++++ ARTICLE ++++

GitHub - szejkerek/HighPassImageFilter: Sem. V project. Implementation of image filter using Assembly language.

A program to filter an image using a library written in C++ or Assembly with time comparisons

Bartłomiej Gordon INF sem 5

Using this program, we can filter any Bitmap image using a high-pass filter that removes the average. Implementation of the main algorithm in Assembly guaranteed almost 2x speed-up of execution.

Sample output image:

Algorithm implementation in C++:

inline int CalculatePixelValue(int index, uint8_t* oldPixels, int width, int depth, float* mask)
{
    return  (oldPixels[index - width - depth]   * mask[0]) +
            (oldPixels[index - width]           * mask[1]) +
            (oldPixels[index - width + depth]   * mask[2]) +
            (oldPixels[index - depth]           * mask[3]) +
            (oldPixels[index]                   * mask[4]) +
            (oldPixels[index + depth]           * mask[5]) +
            (oldPixels[index + width - depth]   * mask[6]) +
            (oldPixels[index + width]           * mask[7]) +
            (oldPixels[index + width + depth]   * mask[8]);
}

inline uint8_t CutRange(int value)
{
    int newValue = value;

    if (value > 255)
    {
        newValue = 255;
    }
    else if (value < 0)
    {
        newValue = 0;
    }

    return static_cast<uint8_t>(newValue);;
}

extern "C" __declspec(dllexport) void ExecuteInCpp(uint8_t * oldPixels, uint8_t * newPixels, int startingIndex, int endIndex, int width)
{
    float mask[9] = {-1 ,-1 ,-1 ,
                     -1 , 9 ,-1 ,
                     -1 ,-1 ,-1  };

    for (int i = startingIndex; i < endIndex; i ++)
    {
        newPixels[i] = CutRange(CalculatePixelValue(i, oldPixels, width, PIXEL_STRIDE, mask));
    }
}

DLL entry point that loops through all pixels given for this thread applying mask and saving values in new pixels array.

extern "C" __declspec(dllexport) void ExecuteInCpp(uint8_t * oldPixels, uint8_t * newPixels, int startingIndex, int endIndex, int width)
{
    float mask[9] = {-1 ,-1 ,-1 ,
                     -1 , 9 ,-1 ,
                     -1 ,-1 ,-1  };

    for (int i = startingIndex; i < endIndex; i ++)
    {
        newPixels[i] = CutRange(CalculatePixelValue(i, oldPixels, width, PIXEL_STRIDE, mask));
    }
}

Function that apply mask value for given RGB component.

inline int CalculatePixelValue(int index, uint8_t* oldPixels, int width, int depth, float* mask)
{
  return  (oldPixels[index - width - depth]   * mask[0]) +
          (oldPixels[index - width]           * mask[1]) +
          (oldPixels[index - width + depth]   * mask[2]) +
          (oldPixels[index - depth]           * mask[3]) +
          (oldPixels[index]                   * mask[4]) +
          (oldPixels[index + depth]           * mask[5]) +
          (oldPixels[index + width - depth]   * mask[6]) +
          (oldPixels[index + width]           * mask[7]) +
          (oldPixels[index + width + depth]   * mask[8]);
}

Clamping value between 0-255

inline uint8_t CutRange(int value)

++++ RAW RECORDS ++++

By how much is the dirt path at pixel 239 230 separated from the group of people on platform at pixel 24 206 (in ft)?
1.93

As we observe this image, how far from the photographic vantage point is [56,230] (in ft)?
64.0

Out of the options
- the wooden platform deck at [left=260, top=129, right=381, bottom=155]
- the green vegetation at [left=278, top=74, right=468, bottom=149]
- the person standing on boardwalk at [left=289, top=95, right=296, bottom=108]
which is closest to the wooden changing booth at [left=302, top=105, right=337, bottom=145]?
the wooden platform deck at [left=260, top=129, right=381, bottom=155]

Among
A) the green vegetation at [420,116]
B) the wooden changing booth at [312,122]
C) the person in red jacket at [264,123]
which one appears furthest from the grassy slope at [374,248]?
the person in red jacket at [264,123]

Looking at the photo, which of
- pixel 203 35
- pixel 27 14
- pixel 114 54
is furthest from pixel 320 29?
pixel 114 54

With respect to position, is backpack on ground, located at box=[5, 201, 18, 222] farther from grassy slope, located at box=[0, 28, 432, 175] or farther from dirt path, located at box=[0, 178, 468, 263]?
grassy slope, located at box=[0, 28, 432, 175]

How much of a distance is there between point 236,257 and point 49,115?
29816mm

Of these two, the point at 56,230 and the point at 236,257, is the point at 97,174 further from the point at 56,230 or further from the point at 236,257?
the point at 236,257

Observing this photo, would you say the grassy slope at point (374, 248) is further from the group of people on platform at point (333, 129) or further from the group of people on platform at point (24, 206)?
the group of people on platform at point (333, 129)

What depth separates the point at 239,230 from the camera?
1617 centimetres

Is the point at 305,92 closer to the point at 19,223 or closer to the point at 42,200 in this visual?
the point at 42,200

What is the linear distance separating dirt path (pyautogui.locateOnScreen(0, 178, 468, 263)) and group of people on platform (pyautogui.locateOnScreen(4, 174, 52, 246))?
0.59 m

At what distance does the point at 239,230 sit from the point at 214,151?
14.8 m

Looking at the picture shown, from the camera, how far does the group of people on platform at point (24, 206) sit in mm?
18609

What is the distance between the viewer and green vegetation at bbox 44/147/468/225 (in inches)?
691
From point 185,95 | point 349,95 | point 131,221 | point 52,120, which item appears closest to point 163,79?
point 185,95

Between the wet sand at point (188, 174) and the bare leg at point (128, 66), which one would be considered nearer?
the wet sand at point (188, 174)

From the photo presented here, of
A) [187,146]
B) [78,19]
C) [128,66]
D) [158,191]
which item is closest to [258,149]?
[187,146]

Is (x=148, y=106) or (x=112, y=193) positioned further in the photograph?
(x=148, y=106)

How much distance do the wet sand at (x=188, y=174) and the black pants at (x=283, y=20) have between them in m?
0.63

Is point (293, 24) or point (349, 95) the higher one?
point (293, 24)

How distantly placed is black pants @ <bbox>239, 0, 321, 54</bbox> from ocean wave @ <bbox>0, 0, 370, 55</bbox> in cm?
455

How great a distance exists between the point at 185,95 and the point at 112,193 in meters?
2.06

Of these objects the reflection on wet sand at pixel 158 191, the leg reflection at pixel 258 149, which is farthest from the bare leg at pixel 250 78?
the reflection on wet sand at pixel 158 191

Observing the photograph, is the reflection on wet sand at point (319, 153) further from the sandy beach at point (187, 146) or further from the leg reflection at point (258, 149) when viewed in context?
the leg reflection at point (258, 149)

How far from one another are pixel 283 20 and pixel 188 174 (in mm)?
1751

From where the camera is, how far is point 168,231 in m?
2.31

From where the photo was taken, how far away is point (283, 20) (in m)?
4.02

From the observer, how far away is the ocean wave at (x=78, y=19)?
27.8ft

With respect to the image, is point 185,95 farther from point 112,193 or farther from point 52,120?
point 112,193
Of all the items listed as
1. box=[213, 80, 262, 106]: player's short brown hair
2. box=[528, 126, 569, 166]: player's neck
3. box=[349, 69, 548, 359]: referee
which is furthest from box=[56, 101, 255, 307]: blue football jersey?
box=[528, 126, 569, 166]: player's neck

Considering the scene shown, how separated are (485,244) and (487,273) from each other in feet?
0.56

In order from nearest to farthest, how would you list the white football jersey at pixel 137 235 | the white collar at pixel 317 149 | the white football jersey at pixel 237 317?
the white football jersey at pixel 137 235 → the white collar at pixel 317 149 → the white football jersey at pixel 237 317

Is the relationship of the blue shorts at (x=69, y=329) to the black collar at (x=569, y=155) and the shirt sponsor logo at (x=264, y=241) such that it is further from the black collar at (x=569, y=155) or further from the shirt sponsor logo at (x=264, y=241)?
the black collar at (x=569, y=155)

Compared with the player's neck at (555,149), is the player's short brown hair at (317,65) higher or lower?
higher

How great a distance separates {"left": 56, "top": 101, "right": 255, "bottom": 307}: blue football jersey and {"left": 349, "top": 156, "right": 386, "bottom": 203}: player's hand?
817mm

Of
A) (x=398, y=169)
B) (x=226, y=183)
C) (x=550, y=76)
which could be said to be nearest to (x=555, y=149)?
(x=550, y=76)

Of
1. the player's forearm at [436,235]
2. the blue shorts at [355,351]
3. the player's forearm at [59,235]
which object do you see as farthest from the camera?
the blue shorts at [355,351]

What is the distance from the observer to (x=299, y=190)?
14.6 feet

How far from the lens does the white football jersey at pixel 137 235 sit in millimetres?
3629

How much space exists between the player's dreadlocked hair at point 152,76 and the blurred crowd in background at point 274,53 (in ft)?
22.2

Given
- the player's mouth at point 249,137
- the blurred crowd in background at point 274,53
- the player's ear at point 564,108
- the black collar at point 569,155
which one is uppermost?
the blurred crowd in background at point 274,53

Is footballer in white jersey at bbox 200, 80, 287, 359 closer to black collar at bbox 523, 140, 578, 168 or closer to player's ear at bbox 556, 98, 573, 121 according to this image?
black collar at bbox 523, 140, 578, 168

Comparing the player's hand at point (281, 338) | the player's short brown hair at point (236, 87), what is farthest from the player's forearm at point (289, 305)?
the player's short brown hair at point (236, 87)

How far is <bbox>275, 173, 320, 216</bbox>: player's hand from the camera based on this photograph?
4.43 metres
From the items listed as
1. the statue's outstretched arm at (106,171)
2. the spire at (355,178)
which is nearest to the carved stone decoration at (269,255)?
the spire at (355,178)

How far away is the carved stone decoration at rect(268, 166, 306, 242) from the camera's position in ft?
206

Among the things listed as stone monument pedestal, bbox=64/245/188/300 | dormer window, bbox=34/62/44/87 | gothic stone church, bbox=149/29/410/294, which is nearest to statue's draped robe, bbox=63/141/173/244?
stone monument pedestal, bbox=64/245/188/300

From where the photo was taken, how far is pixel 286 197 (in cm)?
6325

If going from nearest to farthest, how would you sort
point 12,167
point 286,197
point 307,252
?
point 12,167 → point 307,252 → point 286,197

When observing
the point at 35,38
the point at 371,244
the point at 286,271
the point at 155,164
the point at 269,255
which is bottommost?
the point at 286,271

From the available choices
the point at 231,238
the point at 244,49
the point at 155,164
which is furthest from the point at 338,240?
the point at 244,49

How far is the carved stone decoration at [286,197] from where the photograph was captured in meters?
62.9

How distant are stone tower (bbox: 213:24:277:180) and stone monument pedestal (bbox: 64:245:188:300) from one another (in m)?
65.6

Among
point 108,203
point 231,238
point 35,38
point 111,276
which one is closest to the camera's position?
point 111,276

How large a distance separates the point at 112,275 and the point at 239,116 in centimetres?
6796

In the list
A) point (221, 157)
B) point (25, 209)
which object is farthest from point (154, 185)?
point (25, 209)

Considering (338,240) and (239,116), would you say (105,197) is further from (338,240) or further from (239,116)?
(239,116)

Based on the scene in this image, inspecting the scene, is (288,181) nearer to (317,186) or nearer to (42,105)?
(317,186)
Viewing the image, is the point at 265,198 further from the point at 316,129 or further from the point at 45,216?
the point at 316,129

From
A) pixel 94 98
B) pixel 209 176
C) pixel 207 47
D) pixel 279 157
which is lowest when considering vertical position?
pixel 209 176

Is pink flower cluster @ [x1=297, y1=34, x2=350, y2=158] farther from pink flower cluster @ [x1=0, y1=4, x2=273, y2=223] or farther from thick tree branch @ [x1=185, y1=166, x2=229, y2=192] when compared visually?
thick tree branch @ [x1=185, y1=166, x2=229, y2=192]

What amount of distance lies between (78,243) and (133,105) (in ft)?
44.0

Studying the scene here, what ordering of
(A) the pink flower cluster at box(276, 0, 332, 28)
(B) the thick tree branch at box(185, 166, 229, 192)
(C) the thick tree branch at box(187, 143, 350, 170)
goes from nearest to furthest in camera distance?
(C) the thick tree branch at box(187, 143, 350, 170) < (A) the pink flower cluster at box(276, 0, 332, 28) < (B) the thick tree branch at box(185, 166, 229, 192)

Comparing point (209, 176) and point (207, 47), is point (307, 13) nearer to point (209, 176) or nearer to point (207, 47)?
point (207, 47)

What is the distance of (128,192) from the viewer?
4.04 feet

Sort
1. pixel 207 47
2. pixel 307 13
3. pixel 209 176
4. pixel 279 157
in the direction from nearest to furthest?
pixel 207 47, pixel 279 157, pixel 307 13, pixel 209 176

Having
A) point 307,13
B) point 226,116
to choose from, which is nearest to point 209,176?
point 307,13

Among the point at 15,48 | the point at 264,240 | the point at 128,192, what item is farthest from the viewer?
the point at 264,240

++++

*PROBLEMS TO WORK ON*
**1)** On the high-pass image filter page, what speed-up did implementing the main algorithm in Assembly guarantee?
**2)** Carry on the high-pass image filter page from its final line.

*ANSWERS TO THE TASKS*
**1)** Almost a 2x speed-up of execution.

**2)**
{
    int newValue = value;

    if (value > 255)
    {
        newValue = 255;
    }
    else if (value < 0)
    {
        newValue = 0;
    }

    return static_cast<uint8_t>(newValue);;
}

Algorithm implementation in Assembly:

.code
ExecuteInAssembly proc

mov ebx, dword ptr[rbp + 48]			
mov r10, rbx							

xor r11, r11							
sub r11, r10							

mov r12, rdx							

mov rdi, r8								
add rcx, r8								
add R12, r8								

programLoop:
cmp rdi, r9								
je endLoop															

pinsrb xmm1, byte ptr[RCX + R11 - 3], 0 
pinsrb xmm1, byte ptr[RCX + R11]    , 1 
pinsrb xmm1, byte ptr[RCX + R11 + 3], 2 
pinsrb xmm1, byte ptr[RCX - 3]      , 3 
movzx  ebx , byte ptr[RCX] 				
pinsrb xmm1, byte ptr[RCX + 3]      , 4 
pinsrb xmm1, byte ptr[RCX + R10 - 3], 5 
pinsrb xmm1, byte ptr[RCX + R10]    , 6 
pinsrb xmm1, byte ptr[RCX + R10 + 3], 7 

mov eax, 9								
mul ebx									

pxor xmm2, xmm2							
psadbw xmm1, xmm2						
movd ebx, xmm1							

sub eax, ebx							
										

mov     ebx, 255						
cmp     eax, ebx							
cmovg   eax, ebx						
test    eax, eax						
mov     ebx, 0							
cmovl   eax, ebx						

mov byte ptr[R12], al					

inc rdi									
inc rcx									
inc R12									
jmp programLoop
endLoop:
ret
ExecuteInAssembly endp
end

Passing arguments from the main program and storing them in the appropriate registers.

mov ebx, dword ptr[rbp + 48]			
mov r10, rbx							

xor r11, r11							
sub r11, r10							

mov r12, rdx							

mov rdi, r8								
add rcx, r8								
add R12, r8

Transfer all values surrounding a given pixel to the first half of the XMM1 register.

pinsrb xmm1, byte ptr[RCX + R11 - 3], 0 
pinsrb xmm1, byte ptr[RCX + R11]    , 1 
pinsrb xmm1, byte ptr[RCX + R11 + 3], 2 
pinsrb xmm1, byte ptr[RCX - 3]      , 3 
movzx  ebx , byte ptr[RCX] 				
pinsrb xmm1, byte ptr[RCX + 3]      , 4 
pinsrb xmm1, byte ptr[RCX + R10 - 3], 5 
pinsrb xmm1, byte ptr[RCX + R10]    , 6 
pinsrb xmm1, byte ptr[RCX + R10 + 3], 7

Multiply the middle mask value by 9 and then subtract from it the sum of the rest of the pixels added together using the vector horizontal addition instruction.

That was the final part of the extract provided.